Dewan pusat MUI merupakan penggabungan dari intelektual agama serta pemimpin yang mewakili berbagai organisasi massa Islam. Dengan demikian, selalu ada kontestasi internal antara untaian agama Islam yang bersaing di dalam dewan. Serangan balik terhadap MUI dan peningkatan pengawasan pemerintah pusat. Tampaknya peran MUI dalam gerakan konservatif Islam Indonesia.
Hal yang telah mengundang reaksi dari pemerintahan Jokowi dalam bentuk pengawasan pemerintah. Perkembangan isu sertifikasi halal mendukung teori ini. Pemerintah memulai “pemogokan pendahuluan” saat pemilihan kepala BPJPH. Lukmanul Hakim, direktur LPPOM MUI dan salah satu calon ketua, dikeluarkan dari daftar pendek oleh Kementerian Agama tiga hari.

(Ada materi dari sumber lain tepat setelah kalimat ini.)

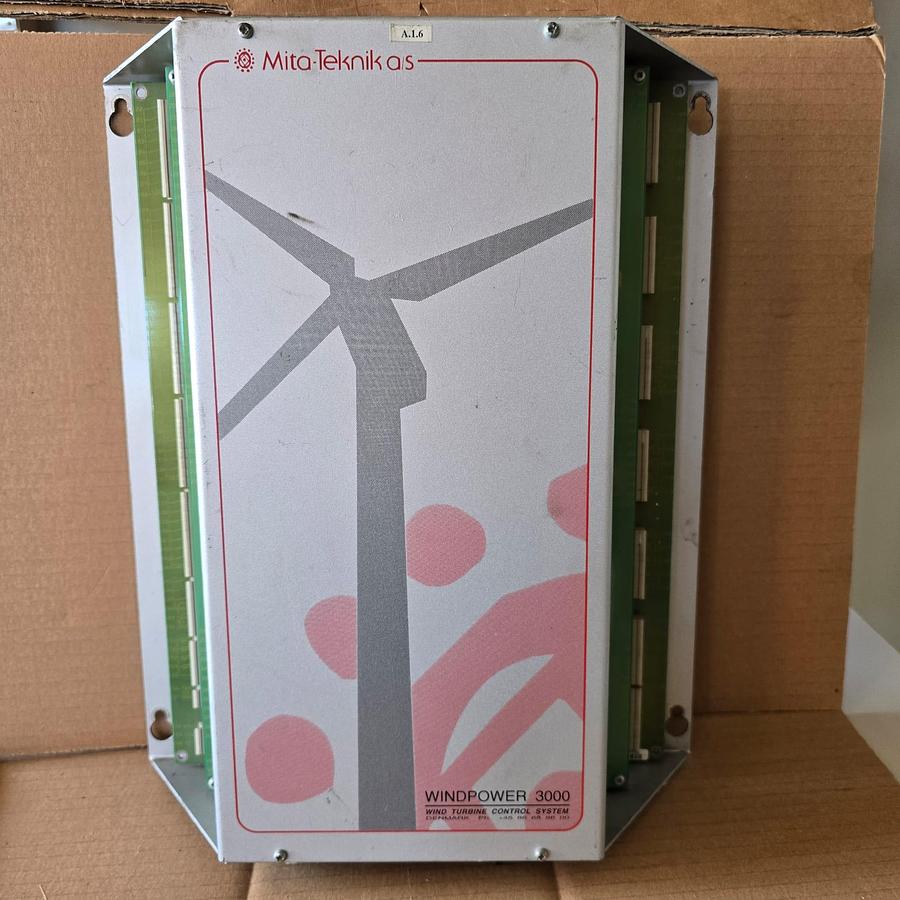 Gebraucht DeWind D6 Mita WP 3000 Steuerung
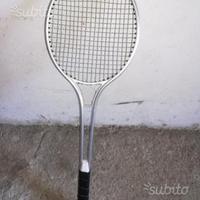 Racchetta da tennis in alluminio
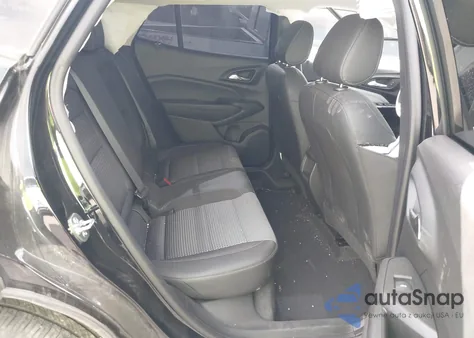 2025 Chevrolet Trax Fwd Lt z USA, uszkodzony, nr VIN KL77LHEP6SC098542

Sebelum pengumuman resmi. Sebaliknya, Kementerian menunjuk Sukoso, seorang profesor universitas dengan latar belakang sederhana sebagai direktur BPJPH. Dari situ, perang dingin antara LPPOM MUI dan BPJPH semakin intensif. Pada Agustus 2019, dipimpin oleh Ikhsan Abdullah, direktur Komisi Hukum MUI dan kuasa hukum yang mewakili Lukmanul Hakim.
LPPOM MUI cabang 31 wilayah mengajukan gugatan ke Mahkamah Konstitusi untuk menegaskan kredensial hukum mereka dan menuntut pencabutan beberapa pasal UU. Itulah ulasan tentang sertifikasi halal, runtuhnya monopoli MUI. Semoga bermanfaat untuk Anda.